=== Data section ===
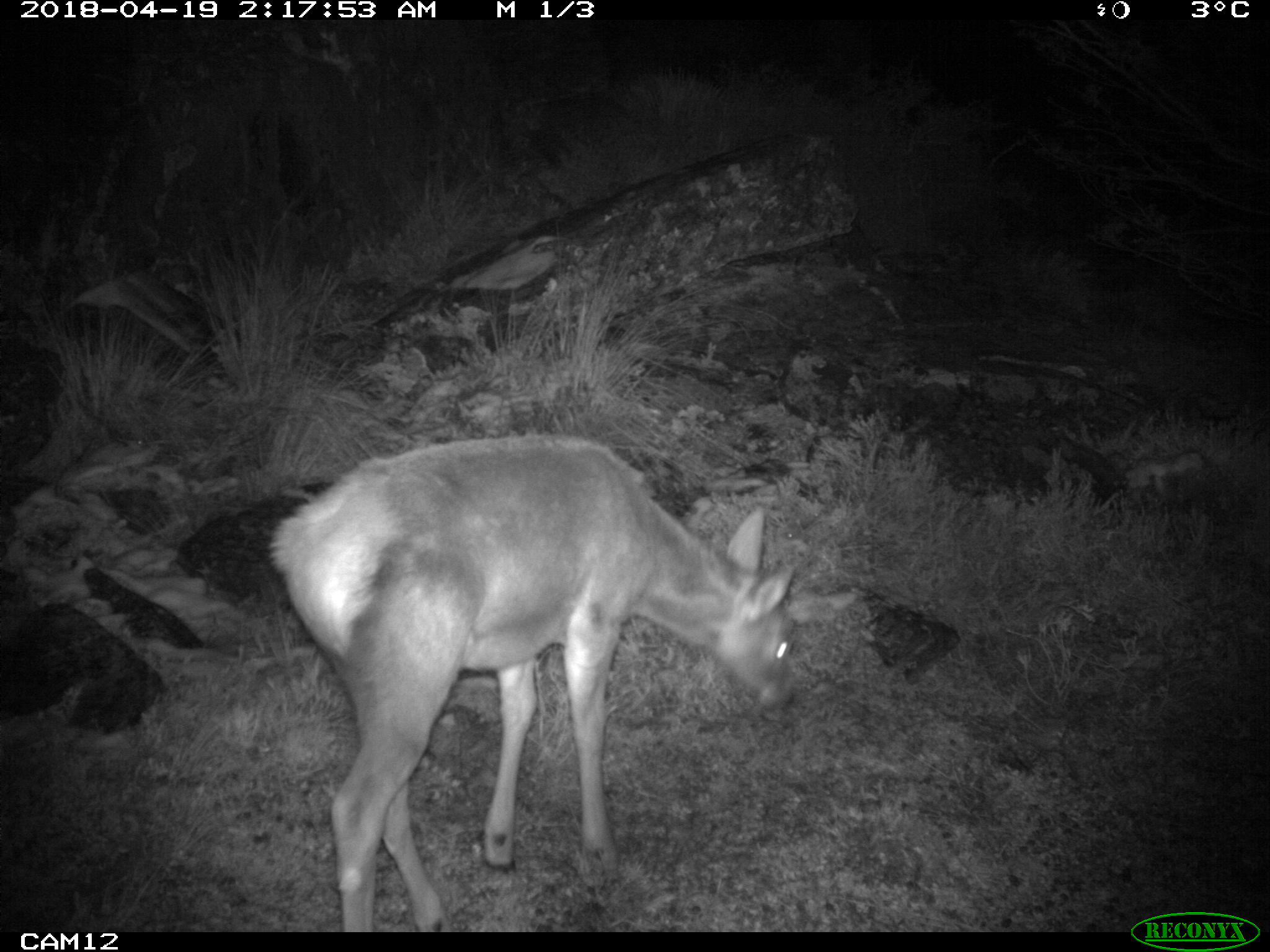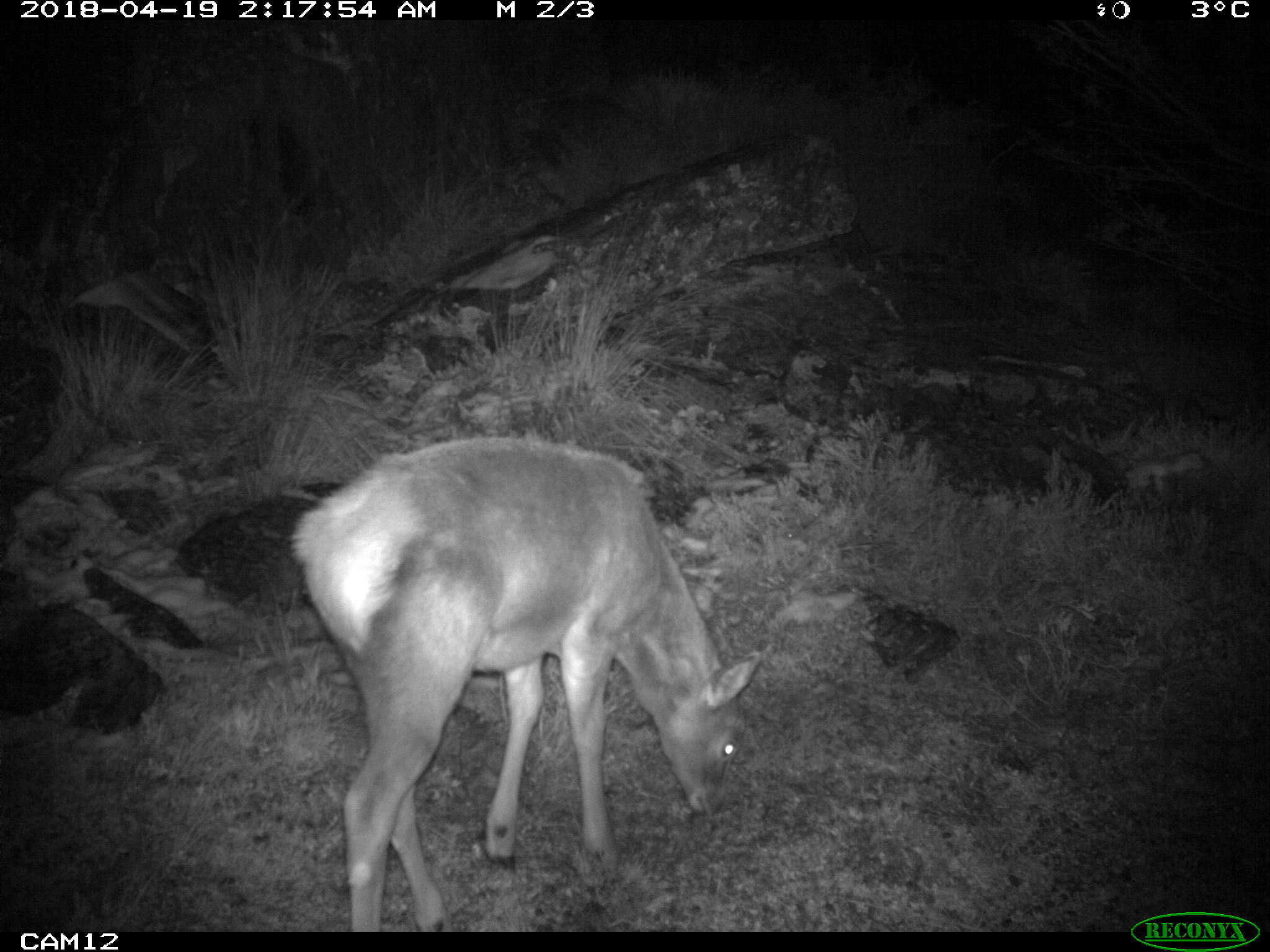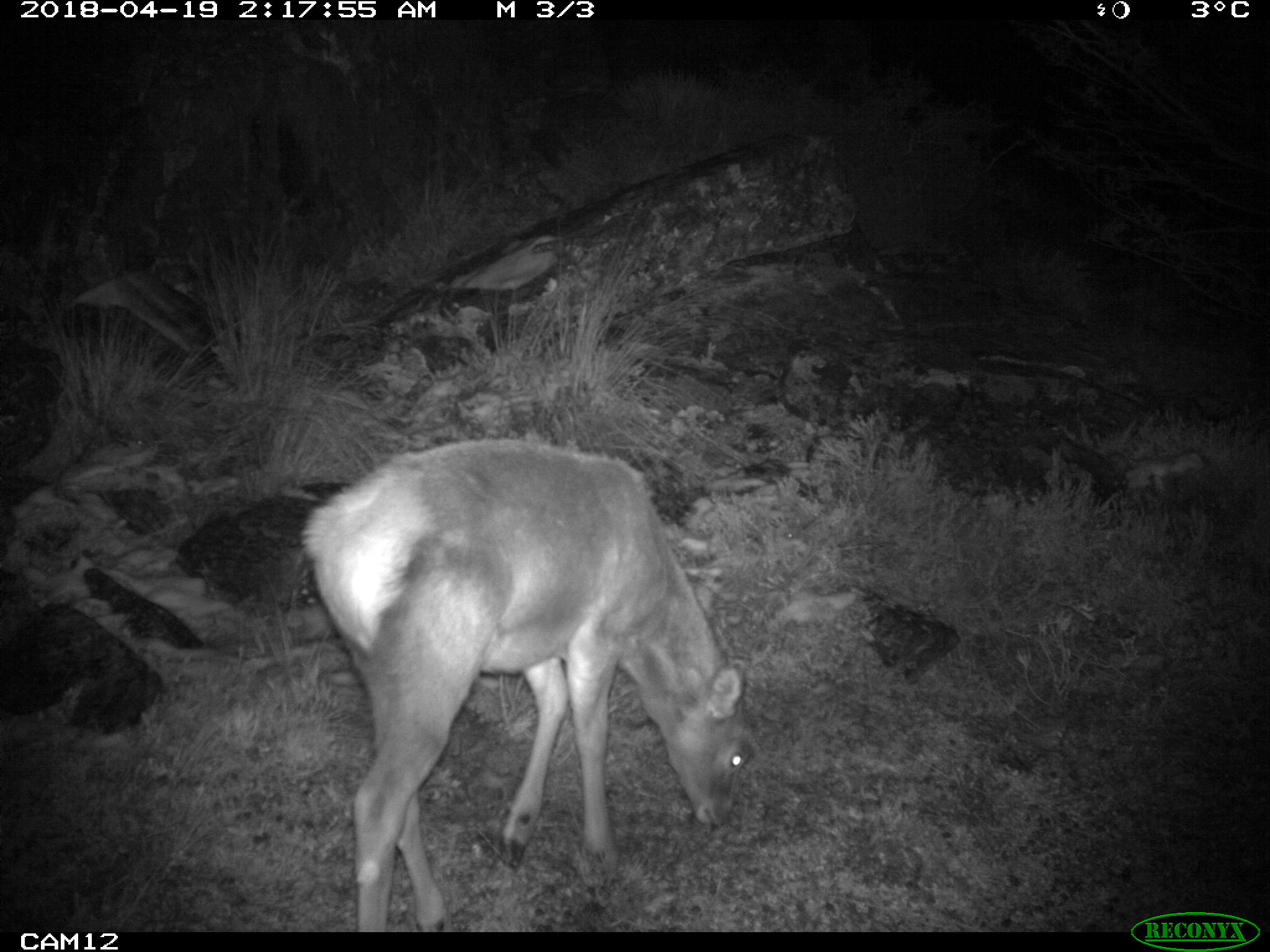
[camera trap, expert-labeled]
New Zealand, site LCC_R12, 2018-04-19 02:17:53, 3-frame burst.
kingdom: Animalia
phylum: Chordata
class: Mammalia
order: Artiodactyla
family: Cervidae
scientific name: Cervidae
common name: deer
===
* **Requirement**:
Reproduce every record word for word. The copy must contain no pictures.

* **The answer**:
[camera trap, expert-labeled]
New Zealand, site LCC_R12, 2018-04-19 02:17:53, 3-frame burst.
kingdom: Animalia
phylum: Chordata
class: Mammalia
order: Artiodactyla
family: Cervidae
scientific name: Cervidae
common name: deer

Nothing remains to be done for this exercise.